L'Ademe compte sur les biocarburants mais souligne leur impact sur le climat

Les biocarburants "peuvent jouer un rôle" pour réduire la part des hydrocarbures dans les transports mais les scientifiques s'accordent aujourd'hui à reconnaître que leur développement a aussi un impact sur le climat, souligne l'Ademe dans un avis présenté vendredi[AFP/Archives]

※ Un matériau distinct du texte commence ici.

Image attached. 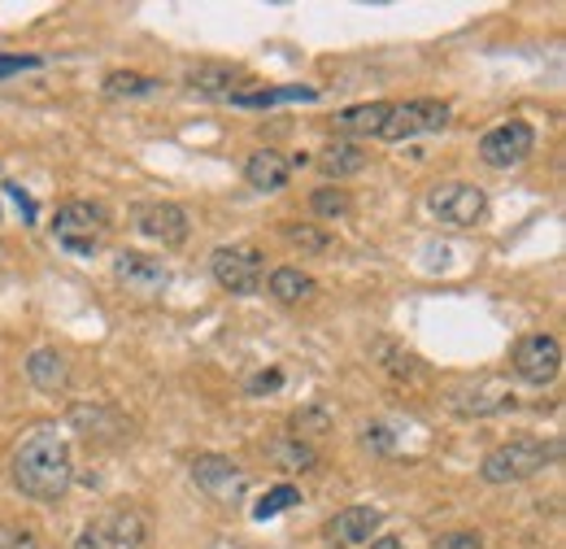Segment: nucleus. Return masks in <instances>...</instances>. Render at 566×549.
I'll return each mask as SVG.
<instances>
[{
  "label": "nucleus",
  "instance_id": "33",
  "mask_svg": "<svg viewBox=\"0 0 566 549\" xmlns=\"http://www.w3.org/2000/svg\"><path fill=\"white\" fill-rule=\"evenodd\" d=\"M9 193H13V201H18V209H22L27 218H35V206H31V197H27L22 188H9Z\"/></svg>",
  "mask_w": 566,
  "mask_h": 549
},
{
  "label": "nucleus",
  "instance_id": "25",
  "mask_svg": "<svg viewBox=\"0 0 566 549\" xmlns=\"http://www.w3.org/2000/svg\"><path fill=\"white\" fill-rule=\"evenodd\" d=\"M310 209L314 214H323V218H345L349 209H354V201H349V193H340V188H314L310 193Z\"/></svg>",
  "mask_w": 566,
  "mask_h": 549
},
{
  "label": "nucleus",
  "instance_id": "24",
  "mask_svg": "<svg viewBox=\"0 0 566 549\" xmlns=\"http://www.w3.org/2000/svg\"><path fill=\"white\" fill-rule=\"evenodd\" d=\"M287 506H301V493L292 488V484H275L258 506H253V519L258 524H266V519H275V515H283Z\"/></svg>",
  "mask_w": 566,
  "mask_h": 549
},
{
  "label": "nucleus",
  "instance_id": "1",
  "mask_svg": "<svg viewBox=\"0 0 566 549\" xmlns=\"http://www.w3.org/2000/svg\"><path fill=\"white\" fill-rule=\"evenodd\" d=\"M74 480L71 445L57 427H35L22 436V445L13 449V484L22 497L35 501H57L66 497Z\"/></svg>",
  "mask_w": 566,
  "mask_h": 549
},
{
  "label": "nucleus",
  "instance_id": "7",
  "mask_svg": "<svg viewBox=\"0 0 566 549\" xmlns=\"http://www.w3.org/2000/svg\"><path fill=\"white\" fill-rule=\"evenodd\" d=\"M427 206H431V214L440 222H449V227H475L484 218V209H489V197L475 184H436L431 197H427Z\"/></svg>",
  "mask_w": 566,
  "mask_h": 549
},
{
  "label": "nucleus",
  "instance_id": "9",
  "mask_svg": "<svg viewBox=\"0 0 566 549\" xmlns=\"http://www.w3.org/2000/svg\"><path fill=\"white\" fill-rule=\"evenodd\" d=\"M532 148H536V132H532V123H501L493 127L489 136L480 139V157H484V166H493V170H505V166H518L523 157H532Z\"/></svg>",
  "mask_w": 566,
  "mask_h": 549
},
{
  "label": "nucleus",
  "instance_id": "17",
  "mask_svg": "<svg viewBox=\"0 0 566 549\" xmlns=\"http://www.w3.org/2000/svg\"><path fill=\"white\" fill-rule=\"evenodd\" d=\"M314 162H318V170L327 179H349L357 170H366V148L354 144V139H332Z\"/></svg>",
  "mask_w": 566,
  "mask_h": 549
},
{
  "label": "nucleus",
  "instance_id": "31",
  "mask_svg": "<svg viewBox=\"0 0 566 549\" xmlns=\"http://www.w3.org/2000/svg\"><path fill=\"white\" fill-rule=\"evenodd\" d=\"M370 445H375V449H384V454H392V449H397V441H392V432H388L384 423L366 427V449H370Z\"/></svg>",
  "mask_w": 566,
  "mask_h": 549
},
{
  "label": "nucleus",
  "instance_id": "27",
  "mask_svg": "<svg viewBox=\"0 0 566 549\" xmlns=\"http://www.w3.org/2000/svg\"><path fill=\"white\" fill-rule=\"evenodd\" d=\"M44 62L35 58V53H0V79H9V74H22V70H40Z\"/></svg>",
  "mask_w": 566,
  "mask_h": 549
},
{
  "label": "nucleus",
  "instance_id": "29",
  "mask_svg": "<svg viewBox=\"0 0 566 549\" xmlns=\"http://www.w3.org/2000/svg\"><path fill=\"white\" fill-rule=\"evenodd\" d=\"M253 397H262V393H275V389H283V371H258L249 384H244Z\"/></svg>",
  "mask_w": 566,
  "mask_h": 549
},
{
  "label": "nucleus",
  "instance_id": "19",
  "mask_svg": "<svg viewBox=\"0 0 566 549\" xmlns=\"http://www.w3.org/2000/svg\"><path fill=\"white\" fill-rule=\"evenodd\" d=\"M292 101H318V87H258V92H231L235 110H271Z\"/></svg>",
  "mask_w": 566,
  "mask_h": 549
},
{
  "label": "nucleus",
  "instance_id": "21",
  "mask_svg": "<svg viewBox=\"0 0 566 549\" xmlns=\"http://www.w3.org/2000/svg\"><path fill=\"white\" fill-rule=\"evenodd\" d=\"M266 454H271V463H275L280 472H310V467L318 463V454H314L301 436H275Z\"/></svg>",
  "mask_w": 566,
  "mask_h": 549
},
{
  "label": "nucleus",
  "instance_id": "35",
  "mask_svg": "<svg viewBox=\"0 0 566 549\" xmlns=\"http://www.w3.org/2000/svg\"><path fill=\"white\" fill-rule=\"evenodd\" d=\"M4 549H40V546H35L31 537H13V541H9V546H4Z\"/></svg>",
  "mask_w": 566,
  "mask_h": 549
},
{
  "label": "nucleus",
  "instance_id": "18",
  "mask_svg": "<svg viewBox=\"0 0 566 549\" xmlns=\"http://www.w3.org/2000/svg\"><path fill=\"white\" fill-rule=\"evenodd\" d=\"M384 118H388V105H384V101H370V105H349V110H340V114L332 118V127H336L340 136H379Z\"/></svg>",
  "mask_w": 566,
  "mask_h": 549
},
{
  "label": "nucleus",
  "instance_id": "11",
  "mask_svg": "<svg viewBox=\"0 0 566 549\" xmlns=\"http://www.w3.org/2000/svg\"><path fill=\"white\" fill-rule=\"evenodd\" d=\"M114 274H118V283H123L132 297H161L166 283H170L166 267H161L157 258H148V253H118Z\"/></svg>",
  "mask_w": 566,
  "mask_h": 549
},
{
  "label": "nucleus",
  "instance_id": "23",
  "mask_svg": "<svg viewBox=\"0 0 566 549\" xmlns=\"http://www.w3.org/2000/svg\"><path fill=\"white\" fill-rule=\"evenodd\" d=\"M240 79H244V74L235 66H213V62L188 70V87H192V92H227V87H235Z\"/></svg>",
  "mask_w": 566,
  "mask_h": 549
},
{
  "label": "nucleus",
  "instance_id": "16",
  "mask_svg": "<svg viewBox=\"0 0 566 549\" xmlns=\"http://www.w3.org/2000/svg\"><path fill=\"white\" fill-rule=\"evenodd\" d=\"M101 532H105L109 549H140L148 541V524H144L140 510H132V506H118V510L101 515Z\"/></svg>",
  "mask_w": 566,
  "mask_h": 549
},
{
  "label": "nucleus",
  "instance_id": "30",
  "mask_svg": "<svg viewBox=\"0 0 566 549\" xmlns=\"http://www.w3.org/2000/svg\"><path fill=\"white\" fill-rule=\"evenodd\" d=\"M74 549H109V541H105V532H101V519H92L83 532H78V541H74Z\"/></svg>",
  "mask_w": 566,
  "mask_h": 549
},
{
  "label": "nucleus",
  "instance_id": "4",
  "mask_svg": "<svg viewBox=\"0 0 566 549\" xmlns=\"http://www.w3.org/2000/svg\"><path fill=\"white\" fill-rule=\"evenodd\" d=\"M453 118V110L436 96H423V101H406V105H388V118L379 127V139L388 144H401V139L427 136V132H444Z\"/></svg>",
  "mask_w": 566,
  "mask_h": 549
},
{
  "label": "nucleus",
  "instance_id": "5",
  "mask_svg": "<svg viewBox=\"0 0 566 549\" xmlns=\"http://www.w3.org/2000/svg\"><path fill=\"white\" fill-rule=\"evenodd\" d=\"M514 375L532 389H545L563 375V344L554 341L549 332H532L514 344Z\"/></svg>",
  "mask_w": 566,
  "mask_h": 549
},
{
  "label": "nucleus",
  "instance_id": "34",
  "mask_svg": "<svg viewBox=\"0 0 566 549\" xmlns=\"http://www.w3.org/2000/svg\"><path fill=\"white\" fill-rule=\"evenodd\" d=\"M370 549H406V541H401V537H375Z\"/></svg>",
  "mask_w": 566,
  "mask_h": 549
},
{
  "label": "nucleus",
  "instance_id": "12",
  "mask_svg": "<svg viewBox=\"0 0 566 549\" xmlns=\"http://www.w3.org/2000/svg\"><path fill=\"white\" fill-rule=\"evenodd\" d=\"M449 406L458 414H496L514 406V393L501 380H471V384H458L449 393Z\"/></svg>",
  "mask_w": 566,
  "mask_h": 549
},
{
  "label": "nucleus",
  "instance_id": "15",
  "mask_svg": "<svg viewBox=\"0 0 566 549\" xmlns=\"http://www.w3.org/2000/svg\"><path fill=\"white\" fill-rule=\"evenodd\" d=\"M244 179L258 193H280V188H287V179H292V166H287V157L275 153V148H258L244 162Z\"/></svg>",
  "mask_w": 566,
  "mask_h": 549
},
{
  "label": "nucleus",
  "instance_id": "6",
  "mask_svg": "<svg viewBox=\"0 0 566 549\" xmlns=\"http://www.w3.org/2000/svg\"><path fill=\"white\" fill-rule=\"evenodd\" d=\"M105 209L92 206V201H66L53 218V231L57 240L71 249V253H96V236L105 231Z\"/></svg>",
  "mask_w": 566,
  "mask_h": 549
},
{
  "label": "nucleus",
  "instance_id": "13",
  "mask_svg": "<svg viewBox=\"0 0 566 549\" xmlns=\"http://www.w3.org/2000/svg\"><path fill=\"white\" fill-rule=\"evenodd\" d=\"M379 524H384V515L375 506H349L327 524V537H332V546H366V541H375Z\"/></svg>",
  "mask_w": 566,
  "mask_h": 549
},
{
  "label": "nucleus",
  "instance_id": "10",
  "mask_svg": "<svg viewBox=\"0 0 566 549\" xmlns=\"http://www.w3.org/2000/svg\"><path fill=\"white\" fill-rule=\"evenodd\" d=\"M136 231L175 249L188 240V214L175 206V201H148V206H136Z\"/></svg>",
  "mask_w": 566,
  "mask_h": 549
},
{
  "label": "nucleus",
  "instance_id": "8",
  "mask_svg": "<svg viewBox=\"0 0 566 549\" xmlns=\"http://www.w3.org/2000/svg\"><path fill=\"white\" fill-rule=\"evenodd\" d=\"M192 480L201 484L213 501H222V506H235V501H244V493H249V472H244L240 463L222 458V454H201V458H192Z\"/></svg>",
  "mask_w": 566,
  "mask_h": 549
},
{
  "label": "nucleus",
  "instance_id": "28",
  "mask_svg": "<svg viewBox=\"0 0 566 549\" xmlns=\"http://www.w3.org/2000/svg\"><path fill=\"white\" fill-rule=\"evenodd\" d=\"M436 549H484V537L480 532H444V537H436Z\"/></svg>",
  "mask_w": 566,
  "mask_h": 549
},
{
  "label": "nucleus",
  "instance_id": "26",
  "mask_svg": "<svg viewBox=\"0 0 566 549\" xmlns=\"http://www.w3.org/2000/svg\"><path fill=\"white\" fill-rule=\"evenodd\" d=\"M296 249H310V253H323V249H332V236L327 231H314V227H287L283 231Z\"/></svg>",
  "mask_w": 566,
  "mask_h": 549
},
{
  "label": "nucleus",
  "instance_id": "2",
  "mask_svg": "<svg viewBox=\"0 0 566 549\" xmlns=\"http://www.w3.org/2000/svg\"><path fill=\"white\" fill-rule=\"evenodd\" d=\"M558 445L549 441H536V436H523V441H510V445H496L484 454L480 463V476L489 484H523L532 476H541L549 463H558Z\"/></svg>",
  "mask_w": 566,
  "mask_h": 549
},
{
  "label": "nucleus",
  "instance_id": "20",
  "mask_svg": "<svg viewBox=\"0 0 566 549\" xmlns=\"http://www.w3.org/2000/svg\"><path fill=\"white\" fill-rule=\"evenodd\" d=\"M266 288H271V297H275V301H283V305L310 301V297L318 292V283L301 271V267H275V271H271V279H266Z\"/></svg>",
  "mask_w": 566,
  "mask_h": 549
},
{
  "label": "nucleus",
  "instance_id": "14",
  "mask_svg": "<svg viewBox=\"0 0 566 549\" xmlns=\"http://www.w3.org/2000/svg\"><path fill=\"white\" fill-rule=\"evenodd\" d=\"M27 380L40 393H62L71 384V362L57 349H31L27 353Z\"/></svg>",
  "mask_w": 566,
  "mask_h": 549
},
{
  "label": "nucleus",
  "instance_id": "22",
  "mask_svg": "<svg viewBox=\"0 0 566 549\" xmlns=\"http://www.w3.org/2000/svg\"><path fill=\"white\" fill-rule=\"evenodd\" d=\"M161 83L157 79H148V74H136V70H114V74H105V96H114V101H136V96H153Z\"/></svg>",
  "mask_w": 566,
  "mask_h": 549
},
{
  "label": "nucleus",
  "instance_id": "3",
  "mask_svg": "<svg viewBox=\"0 0 566 549\" xmlns=\"http://www.w3.org/2000/svg\"><path fill=\"white\" fill-rule=\"evenodd\" d=\"M210 271L218 288H227L231 297H253L266 279V262L253 245H222L210 253Z\"/></svg>",
  "mask_w": 566,
  "mask_h": 549
},
{
  "label": "nucleus",
  "instance_id": "32",
  "mask_svg": "<svg viewBox=\"0 0 566 549\" xmlns=\"http://www.w3.org/2000/svg\"><path fill=\"white\" fill-rule=\"evenodd\" d=\"M292 423H296L301 432H305V427H318V432H327V427H332V418H327V414H323V411H305V414H296Z\"/></svg>",
  "mask_w": 566,
  "mask_h": 549
}]
</instances>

Les biocarburants "peuvent jouer un rôle" pour réduire la part des hydrocarbures dans les transports mais les scientifiques s'accordent aujourd'hui à reconnaître que leur développement a aussi un impact sur le climat, souligne l'Ademe dans un avis présenté vendredi.

"Un consensus scientifique semble se dégager sur l'existence d'un lien entre le développement accru des biocarburants et le changement d'affectation des sols, avec des conséquences en termes d'émissions de gaz à effet de serre", constate l'Agence de l'environnement et de la maîtrise de l'énergie.

La production croissante de biocarburants entraîne la conversion en terre agricole de prairies ou de parties de forêts, provoquant la fuite dans l'atmosphère du CO2 stocké jusqu'alors dans ces puits de carbone.

Il existe des "incertitudes" sur l'ampleur de ce phénomène, qui est très "variable en fonction des filières et des lieux de production", selon l'Ademe, qui va poursuivre ses travaux pour mieux le quantifier.

Pour autant, ces carburants d'origine végétale (biodiesel ou éthanol) "peuvent jouer un rôle dans la diminution de la dépendance des transports routiers aux hydrocarbures", estime l'Agence, ces filières apportant "un gain avéré en termes d'efficacité énergétique".

Les biocarburants représentaient, en 2010, 6,7% de la consommation globale de carburant en France.

L'objectif européen est de parvenir à 10% d'énergie renouvelable en 2020 dans le secteur des transports, rappelle Rémi Chabrillat, directeur adjoint productions et énergies durables à l'Ademe, estimant que, "compte tenu du temps pour développer les véhicules électriques", "une partie importante" de cette part viendra encore des biocarburants à cet horizon.

Mais la priorité, rappelle-t-il, reste de "baisser les consommations" en réduisant nos besoins de mobilité, notamment par l'urbanisme.

Cet avis s'appuie notamment sur deux études récentes de l'Inra (Institut national de la recherche agronomique) et le cabinet d'étude In Numeri.

L'Inra avait été chargée d'examiner toutes les publications scientifiques sur la question précise de l'impact éventuel du développement des biocarburants sur le changement d'affectation des sols, et donc des conséquences en termes d'émissions de gaz à effet de serre.

"C'est un sujet scientifiquement récent, ce qui explique pourquoi nous sommes encore assez peu outillés" sur cette question, précise M. Chabrillat.